Iterative DFS with an explicit stack

import java.util.Stack;
import javafx.util.Pair; // or your own simple Pair class

class SolutionIterativeDFS {
    public int maxDepth(TreeNode root) {
        if (root == null) {
            return 0;
        }

        // Stack holds (node, depth) pairs
        Stack<Pair<TreeNode, Integer>> stack = new Stack<>();
        stack.push(new Pair<>(root, 1));

        int maxDepth = 0;

        while (!stack.isEmpty()) {
            Pair<TreeNode, Integer> current = stack.pop();
            TreeNode node = current.getKey();
            int depth = current.getValue();

            // Update answer
            if (depth > maxDepth) {
                maxDepth = depth;
            }

            // Push children with depth + 1
            if (node.left != null) {
                stack.push(new Pair<>(node.left, depth + 1));
            }
            if (node.right != null) {
                stack.push(new Pair<>(node.right, depth + 1));
            }
        }

        return maxDepth;
    }
}

This mirrors the recursive logic: the stack now plays the role of the call stack, and each entry tracks “which node” and “what depth we’re at.”

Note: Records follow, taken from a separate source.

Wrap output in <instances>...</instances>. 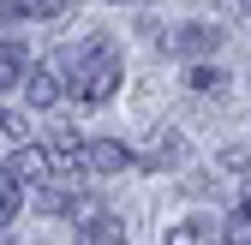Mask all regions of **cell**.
Wrapping results in <instances>:
<instances>
[{"instance_id": "obj_7", "label": "cell", "mask_w": 251, "mask_h": 245, "mask_svg": "<svg viewBox=\"0 0 251 245\" xmlns=\"http://www.w3.org/2000/svg\"><path fill=\"white\" fill-rule=\"evenodd\" d=\"M12 173H18V179H30V186L54 179V149H48V144H18V156H12Z\"/></svg>"}, {"instance_id": "obj_14", "label": "cell", "mask_w": 251, "mask_h": 245, "mask_svg": "<svg viewBox=\"0 0 251 245\" xmlns=\"http://www.w3.org/2000/svg\"><path fill=\"white\" fill-rule=\"evenodd\" d=\"M0 138H12V144H24L30 132H24V120L18 114H6V108H0Z\"/></svg>"}, {"instance_id": "obj_11", "label": "cell", "mask_w": 251, "mask_h": 245, "mask_svg": "<svg viewBox=\"0 0 251 245\" xmlns=\"http://www.w3.org/2000/svg\"><path fill=\"white\" fill-rule=\"evenodd\" d=\"M168 245H222V227L215 221H179L168 233Z\"/></svg>"}, {"instance_id": "obj_6", "label": "cell", "mask_w": 251, "mask_h": 245, "mask_svg": "<svg viewBox=\"0 0 251 245\" xmlns=\"http://www.w3.org/2000/svg\"><path fill=\"white\" fill-rule=\"evenodd\" d=\"M78 245H126V221L108 216V209H90L78 221Z\"/></svg>"}, {"instance_id": "obj_12", "label": "cell", "mask_w": 251, "mask_h": 245, "mask_svg": "<svg viewBox=\"0 0 251 245\" xmlns=\"http://www.w3.org/2000/svg\"><path fill=\"white\" fill-rule=\"evenodd\" d=\"M222 245H251V197L233 203V216L222 221Z\"/></svg>"}, {"instance_id": "obj_2", "label": "cell", "mask_w": 251, "mask_h": 245, "mask_svg": "<svg viewBox=\"0 0 251 245\" xmlns=\"http://www.w3.org/2000/svg\"><path fill=\"white\" fill-rule=\"evenodd\" d=\"M215 48H222V24L192 18V24H174V30H168V54H174V60H209Z\"/></svg>"}, {"instance_id": "obj_1", "label": "cell", "mask_w": 251, "mask_h": 245, "mask_svg": "<svg viewBox=\"0 0 251 245\" xmlns=\"http://www.w3.org/2000/svg\"><path fill=\"white\" fill-rule=\"evenodd\" d=\"M60 72H66V90L84 102V108H102L114 90H120V42L114 36H84V42H66L60 48Z\"/></svg>"}, {"instance_id": "obj_9", "label": "cell", "mask_w": 251, "mask_h": 245, "mask_svg": "<svg viewBox=\"0 0 251 245\" xmlns=\"http://www.w3.org/2000/svg\"><path fill=\"white\" fill-rule=\"evenodd\" d=\"M72 0H0V18H60Z\"/></svg>"}, {"instance_id": "obj_10", "label": "cell", "mask_w": 251, "mask_h": 245, "mask_svg": "<svg viewBox=\"0 0 251 245\" xmlns=\"http://www.w3.org/2000/svg\"><path fill=\"white\" fill-rule=\"evenodd\" d=\"M18 209H24V179L12 168H0V227H12Z\"/></svg>"}, {"instance_id": "obj_13", "label": "cell", "mask_w": 251, "mask_h": 245, "mask_svg": "<svg viewBox=\"0 0 251 245\" xmlns=\"http://www.w3.org/2000/svg\"><path fill=\"white\" fill-rule=\"evenodd\" d=\"M185 84H192L198 96H222V90H227V78L215 72V66H192V78H185Z\"/></svg>"}, {"instance_id": "obj_8", "label": "cell", "mask_w": 251, "mask_h": 245, "mask_svg": "<svg viewBox=\"0 0 251 245\" xmlns=\"http://www.w3.org/2000/svg\"><path fill=\"white\" fill-rule=\"evenodd\" d=\"M24 72H30V54H24V42L0 36V90H18V84H24Z\"/></svg>"}, {"instance_id": "obj_5", "label": "cell", "mask_w": 251, "mask_h": 245, "mask_svg": "<svg viewBox=\"0 0 251 245\" xmlns=\"http://www.w3.org/2000/svg\"><path fill=\"white\" fill-rule=\"evenodd\" d=\"M138 156L126 144H114V138H96V144H84V173H126Z\"/></svg>"}, {"instance_id": "obj_3", "label": "cell", "mask_w": 251, "mask_h": 245, "mask_svg": "<svg viewBox=\"0 0 251 245\" xmlns=\"http://www.w3.org/2000/svg\"><path fill=\"white\" fill-rule=\"evenodd\" d=\"M30 203H36L42 216H78V209H84V197H78V179H42Z\"/></svg>"}, {"instance_id": "obj_4", "label": "cell", "mask_w": 251, "mask_h": 245, "mask_svg": "<svg viewBox=\"0 0 251 245\" xmlns=\"http://www.w3.org/2000/svg\"><path fill=\"white\" fill-rule=\"evenodd\" d=\"M18 90H24V102H30V108H54L60 96H66V78H60L54 66H30Z\"/></svg>"}]
</instances>
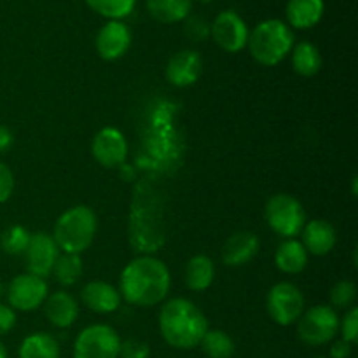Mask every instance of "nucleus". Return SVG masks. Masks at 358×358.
I'll return each instance as SVG.
<instances>
[{
    "label": "nucleus",
    "instance_id": "423d86ee",
    "mask_svg": "<svg viewBox=\"0 0 358 358\" xmlns=\"http://www.w3.org/2000/svg\"><path fill=\"white\" fill-rule=\"evenodd\" d=\"M339 317L331 306H313L297 320V336L308 346L331 343L339 332Z\"/></svg>",
    "mask_w": 358,
    "mask_h": 358
},
{
    "label": "nucleus",
    "instance_id": "bb28decb",
    "mask_svg": "<svg viewBox=\"0 0 358 358\" xmlns=\"http://www.w3.org/2000/svg\"><path fill=\"white\" fill-rule=\"evenodd\" d=\"M52 275H55V278L62 285H73L80 278V275H83V261H80L79 255L73 254L59 255L55 268H52Z\"/></svg>",
    "mask_w": 358,
    "mask_h": 358
},
{
    "label": "nucleus",
    "instance_id": "f704fd0d",
    "mask_svg": "<svg viewBox=\"0 0 358 358\" xmlns=\"http://www.w3.org/2000/svg\"><path fill=\"white\" fill-rule=\"evenodd\" d=\"M350 355H352V345L345 339L336 341L331 346V358H350Z\"/></svg>",
    "mask_w": 358,
    "mask_h": 358
},
{
    "label": "nucleus",
    "instance_id": "aec40b11",
    "mask_svg": "<svg viewBox=\"0 0 358 358\" xmlns=\"http://www.w3.org/2000/svg\"><path fill=\"white\" fill-rule=\"evenodd\" d=\"M275 264L280 271L287 275H297L308 264V252L304 245L297 240H285L278 247L275 255Z\"/></svg>",
    "mask_w": 358,
    "mask_h": 358
},
{
    "label": "nucleus",
    "instance_id": "c85d7f7f",
    "mask_svg": "<svg viewBox=\"0 0 358 358\" xmlns=\"http://www.w3.org/2000/svg\"><path fill=\"white\" fill-rule=\"evenodd\" d=\"M357 299V287L355 283L343 280V282L336 283L331 290V303L334 308H350Z\"/></svg>",
    "mask_w": 358,
    "mask_h": 358
},
{
    "label": "nucleus",
    "instance_id": "39448f33",
    "mask_svg": "<svg viewBox=\"0 0 358 358\" xmlns=\"http://www.w3.org/2000/svg\"><path fill=\"white\" fill-rule=\"evenodd\" d=\"M266 220L276 234L292 240L306 226V213L296 198L289 194H276L266 205Z\"/></svg>",
    "mask_w": 358,
    "mask_h": 358
},
{
    "label": "nucleus",
    "instance_id": "f03ea898",
    "mask_svg": "<svg viewBox=\"0 0 358 358\" xmlns=\"http://www.w3.org/2000/svg\"><path fill=\"white\" fill-rule=\"evenodd\" d=\"M159 331L164 341L177 350L198 348L208 331V320L187 299H171L159 313Z\"/></svg>",
    "mask_w": 358,
    "mask_h": 358
},
{
    "label": "nucleus",
    "instance_id": "473e14b6",
    "mask_svg": "<svg viewBox=\"0 0 358 358\" xmlns=\"http://www.w3.org/2000/svg\"><path fill=\"white\" fill-rule=\"evenodd\" d=\"M14 175L7 164L0 163V203H6L13 196Z\"/></svg>",
    "mask_w": 358,
    "mask_h": 358
},
{
    "label": "nucleus",
    "instance_id": "f8f14e48",
    "mask_svg": "<svg viewBox=\"0 0 358 358\" xmlns=\"http://www.w3.org/2000/svg\"><path fill=\"white\" fill-rule=\"evenodd\" d=\"M93 157L105 168H117L128 157V143L124 135L115 128H103L96 133L91 145Z\"/></svg>",
    "mask_w": 358,
    "mask_h": 358
},
{
    "label": "nucleus",
    "instance_id": "6e6552de",
    "mask_svg": "<svg viewBox=\"0 0 358 358\" xmlns=\"http://www.w3.org/2000/svg\"><path fill=\"white\" fill-rule=\"evenodd\" d=\"M268 313L278 325L296 324L304 313V296L294 283L282 282L268 294Z\"/></svg>",
    "mask_w": 358,
    "mask_h": 358
},
{
    "label": "nucleus",
    "instance_id": "9b49d317",
    "mask_svg": "<svg viewBox=\"0 0 358 358\" xmlns=\"http://www.w3.org/2000/svg\"><path fill=\"white\" fill-rule=\"evenodd\" d=\"M24 255H27L28 273L38 278H48L59 257V248L51 234L35 233L30 236Z\"/></svg>",
    "mask_w": 358,
    "mask_h": 358
},
{
    "label": "nucleus",
    "instance_id": "2f4dec72",
    "mask_svg": "<svg viewBox=\"0 0 358 358\" xmlns=\"http://www.w3.org/2000/svg\"><path fill=\"white\" fill-rule=\"evenodd\" d=\"M149 345L138 339H129V341L121 343V352L119 355L122 358H149Z\"/></svg>",
    "mask_w": 358,
    "mask_h": 358
},
{
    "label": "nucleus",
    "instance_id": "a211bd4d",
    "mask_svg": "<svg viewBox=\"0 0 358 358\" xmlns=\"http://www.w3.org/2000/svg\"><path fill=\"white\" fill-rule=\"evenodd\" d=\"M83 303L94 313H112L121 306V294L117 289L105 282H90L84 285Z\"/></svg>",
    "mask_w": 358,
    "mask_h": 358
},
{
    "label": "nucleus",
    "instance_id": "5701e85b",
    "mask_svg": "<svg viewBox=\"0 0 358 358\" xmlns=\"http://www.w3.org/2000/svg\"><path fill=\"white\" fill-rule=\"evenodd\" d=\"M17 355L20 358H59V345L51 334L37 332L23 339Z\"/></svg>",
    "mask_w": 358,
    "mask_h": 358
},
{
    "label": "nucleus",
    "instance_id": "72a5a7b5",
    "mask_svg": "<svg viewBox=\"0 0 358 358\" xmlns=\"http://www.w3.org/2000/svg\"><path fill=\"white\" fill-rule=\"evenodd\" d=\"M16 325V313L10 306L0 303V336H6Z\"/></svg>",
    "mask_w": 358,
    "mask_h": 358
},
{
    "label": "nucleus",
    "instance_id": "20e7f679",
    "mask_svg": "<svg viewBox=\"0 0 358 358\" xmlns=\"http://www.w3.org/2000/svg\"><path fill=\"white\" fill-rule=\"evenodd\" d=\"M96 227L98 220L93 210L84 205L73 206L56 220L52 240L65 254L80 255L93 243Z\"/></svg>",
    "mask_w": 358,
    "mask_h": 358
},
{
    "label": "nucleus",
    "instance_id": "dca6fc26",
    "mask_svg": "<svg viewBox=\"0 0 358 358\" xmlns=\"http://www.w3.org/2000/svg\"><path fill=\"white\" fill-rule=\"evenodd\" d=\"M301 233H303L301 243L304 245L306 252L313 255H327L334 248L336 240H338L334 226L322 219L308 222Z\"/></svg>",
    "mask_w": 358,
    "mask_h": 358
},
{
    "label": "nucleus",
    "instance_id": "1a4fd4ad",
    "mask_svg": "<svg viewBox=\"0 0 358 358\" xmlns=\"http://www.w3.org/2000/svg\"><path fill=\"white\" fill-rule=\"evenodd\" d=\"M248 30L243 17L234 10H222L217 14L213 23H210V37L220 49L227 52H240L248 44Z\"/></svg>",
    "mask_w": 358,
    "mask_h": 358
},
{
    "label": "nucleus",
    "instance_id": "9d476101",
    "mask_svg": "<svg viewBox=\"0 0 358 358\" xmlns=\"http://www.w3.org/2000/svg\"><path fill=\"white\" fill-rule=\"evenodd\" d=\"M6 296L13 310L34 311L48 299V283L30 273L17 275L7 287Z\"/></svg>",
    "mask_w": 358,
    "mask_h": 358
},
{
    "label": "nucleus",
    "instance_id": "e433bc0d",
    "mask_svg": "<svg viewBox=\"0 0 358 358\" xmlns=\"http://www.w3.org/2000/svg\"><path fill=\"white\" fill-rule=\"evenodd\" d=\"M0 358H7V350H6V346H3L2 341H0Z\"/></svg>",
    "mask_w": 358,
    "mask_h": 358
},
{
    "label": "nucleus",
    "instance_id": "f3484780",
    "mask_svg": "<svg viewBox=\"0 0 358 358\" xmlns=\"http://www.w3.org/2000/svg\"><path fill=\"white\" fill-rule=\"evenodd\" d=\"M44 311L48 320L55 327L66 329L76 324L77 317H79V304L69 292L59 290V292L48 296V299L44 301Z\"/></svg>",
    "mask_w": 358,
    "mask_h": 358
},
{
    "label": "nucleus",
    "instance_id": "4468645a",
    "mask_svg": "<svg viewBox=\"0 0 358 358\" xmlns=\"http://www.w3.org/2000/svg\"><path fill=\"white\" fill-rule=\"evenodd\" d=\"M203 73V58L194 49L175 52L166 65V77L173 86L187 87L198 83Z\"/></svg>",
    "mask_w": 358,
    "mask_h": 358
},
{
    "label": "nucleus",
    "instance_id": "4c0bfd02",
    "mask_svg": "<svg viewBox=\"0 0 358 358\" xmlns=\"http://www.w3.org/2000/svg\"><path fill=\"white\" fill-rule=\"evenodd\" d=\"M6 292H7V287L3 285L2 282H0V297H2V296H6Z\"/></svg>",
    "mask_w": 358,
    "mask_h": 358
},
{
    "label": "nucleus",
    "instance_id": "7ed1b4c3",
    "mask_svg": "<svg viewBox=\"0 0 358 358\" xmlns=\"http://www.w3.org/2000/svg\"><path fill=\"white\" fill-rule=\"evenodd\" d=\"M248 49L257 63L275 66L287 58L294 48V34L282 20H266L248 35Z\"/></svg>",
    "mask_w": 358,
    "mask_h": 358
},
{
    "label": "nucleus",
    "instance_id": "6ab92c4d",
    "mask_svg": "<svg viewBox=\"0 0 358 358\" xmlns=\"http://www.w3.org/2000/svg\"><path fill=\"white\" fill-rule=\"evenodd\" d=\"M325 13L324 0H289L287 3V21L297 30H310L317 27Z\"/></svg>",
    "mask_w": 358,
    "mask_h": 358
},
{
    "label": "nucleus",
    "instance_id": "cd10ccee",
    "mask_svg": "<svg viewBox=\"0 0 358 358\" xmlns=\"http://www.w3.org/2000/svg\"><path fill=\"white\" fill-rule=\"evenodd\" d=\"M31 234L23 226H10L0 236V247L9 255H21L27 252Z\"/></svg>",
    "mask_w": 358,
    "mask_h": 358
},
{
    "label": "nucleus",
    "instance_id": "ea45409f",
    "mask_svg": "<svg viewBox=\"0 0 358 358\" xmlns=\"http://www.w3.org/2000/svg\"><path fill=\"white\" fill-rule=\"evenodd\" d=\"M317 358H327V357H317Z\"/></svg>",
    "mask_w": 358,
    "mask_h": 358
},
{
    "label": "nucleus",
    "instance_id": "0eeeda50",
    "mask_svg": "<svg viewBox=\"0 0 358 358\" xmlns=\"http://www.w3.org/2000/svg\"><path fill=\"white\" fill-rule=\"evenodd\" d=\"M121 338L112 327L94 324L80 331L73 343V358H117Z\"/></svg>",
    "mask_w": 358,
    "mask_h": 358
},
{
    "label": "nucleus",
    "instance_id": "58836bf2",
    "mask_svg": "<svg viewBox=\"0 0 358 358\" xmlns=\"http://www.w3.org/2000/svg\"><path fill=\"white\" fill-rule=\"evenodd\" d=\"M198 2H201V3H210V2H213V0H198Z\"/></svg>",
    "mask_w": 358,
    "mask_h": 358
},
{
    "label": "nucleus",
    "instance_id": "c756f323",
    "mask_svg": "<svg viewBox=\"0 0 358 358\" xmlns=\"http://www.w3.org/2000/svg\"><path fill=\"white\" fill-rule=\"evenodd\" d=\"M184 34L192 42H203L210 37V23L203 16L189 14L184 20Z\"/></svg>",
    "mask_w": 358,
    "mask_h": 358
},
{
    "label": "nucleus",
    "instance_id": "f257e3e1",
    "mask_svg": "<svg viewBox=\"0 0 358 358\" xmlns=\"http://www.w3.org/2000/svg\"><path fill=\"white\" fill-rule=\"evenodd\" d=\"M171 278L166 264L156 257L133 259L121 275V296L133 306L159 304L170 292Z\"/></svg>",
    "mask_w": 358,
    "mask_h": 358
},
{
    "label": "nucleus",
    "instance_id": "2eb2a0df",
    "mask_svg": "<svg viewBox=\"0 0 358 358\" xmlns=\"http://www.w3.org/2000/svg\"><path fill=\"white\" fill-rule=\"evenodd\" d=\"M259 252V238L250 231H240L229 236L222 248V261L226 266H243L250 262Z\"/></svg>",
    "mask_w": 358,
    "mask_h": 358
},
{
    "label": "nucleus",
    "instance_id": "7c9ffc66",
    "mask_svg": "<svg viewBox=\"0 0 358 358\" xmlns=\"http://www.w3.org/2000/svg\"><path fill=\"white\" fill-rule=\"evenodd\" d=\"M339 329H341L343 339L350 345H355L358 341V308H352L345 315L343 322H339Z\"/></svg>",
    "mask_w": 358,
    "mask_h": 358
},
{
    "label": "nucleus",
    "instance_id": "a878e982",
    "mask_svg": "<svg viewBox=\"0 0 358 358\" xmlns=\"http://www.w3.org/2000/svg\"><path fill=\"white\" fill-rule=\"evenodd\" d=\"M87 7L110 21H121L129 16L136 6V0H86Z\"/></svg>",
    "mask_w": 358,
    "mask_h": 358
},
{
    "label": "nucleus",
    "instance_id": "ddd939ff",
    "mask_svg": "<svg viewBox=\"0 0 358 358\" xmlns=\"http://www.w3.org/2000/svg\"><path fill=\"white\" fill-rule=\"evenodd\" d=\"M131 45V30L122 21H107L96 35V51L100 58L115 62L128 52Z\"/></svg>",
    "mask_w": 358,
    "mask_h": 358
},
{
    "label": "nucleus",
    "instance_id": "c9c22d12",
    "mask_svg": "<svg viewBox=\"0 0 358 358\" xmlns=\"http://www.w3.org/2000/svg\"><path fill=\"white\" fill-rule=\"evenodd\" d=\"M13 142L14 136L13 133H10V129L6 128V126H0V154L6 152V150L13 145Z\"/></svg>",
    "mask_w": 358,
    "mask_h": 358
},
{
    "label": "nucleus",
    "instance_id": "b1692460",
    "mask_svg": "<svg viewBox=\"0 0 358 358\" xmlns=\"http://www.w3.org/2000/svg\"><path fill=\"white\" fill-rule=\"evenodd\" d=\"M292 66L303 77L317 76L322 69V55L317 45L308 41L299 42L292 51Z\"/></svg>",
    "mask_w": 358,
    "mask_h": 358
},
{
    "label": "nucleus",
    "instance_id": "412c9836",
    "mask_svg": "<svg viewBox=\"0 0 358 358\" xmlns=\"http://www.w3.org/2000/svg\"><path fill=\"white\" fill-rule=\"evenodd\" d=\"M150 16L164 24L184 21L191 14L192 0H145Z\"/></svg>",
    "mask_w": 358,
    "mask_h": 358
},
{
    "label": "nucleus",
    "instance_id": "4be33fe9",
    "mask_svg": "<svg viewBox=\"0 0 358 358\" xmlns=\"http://www.w3.org/2000/svg\"><path fill=\"white\" fill-rule=\"evenodd\" d=\"M215 278V264L206 255H196L185 266V285L194 292H203Z\"/></svg>",
    "mask_w": 358,
    "mask_h": 358
},
{
    "label": "nucleus",
    "instance_id": "393cba45",
    "mask_svg": "<svg viewBox=\"0 0 358 358\" xmlns=\"http://www.w3.org/2000/svg\"><path fill=\"white\" fill-rule=\"evenodd\" d=\"M203 353L208 358H231L234 355V341L224 331H206L201 343Z\"/></svg>",
    "mask_w": 358,
    "mask_h": 358
}]
</instances>
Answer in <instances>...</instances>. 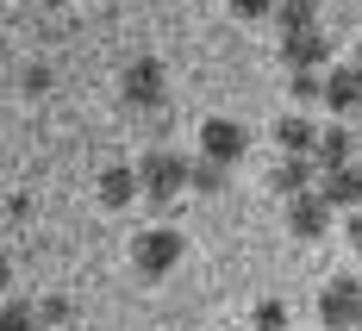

How to talk about complexity

• Time: Iterative DFS still visits every node exactly once and does constant work per node, so it runs in O(n) time.

• Space: Iterative DFS uses a stack whose maximum size is proportional to the height h of the tree, so O(h) extra space, just like the recursive version.

In the recursive version, the call stack is hidden inside the runtime.

In the iterative version, we build that stack explicitly, but the time and space story is the same: O(n) time, and O(h) for DFS.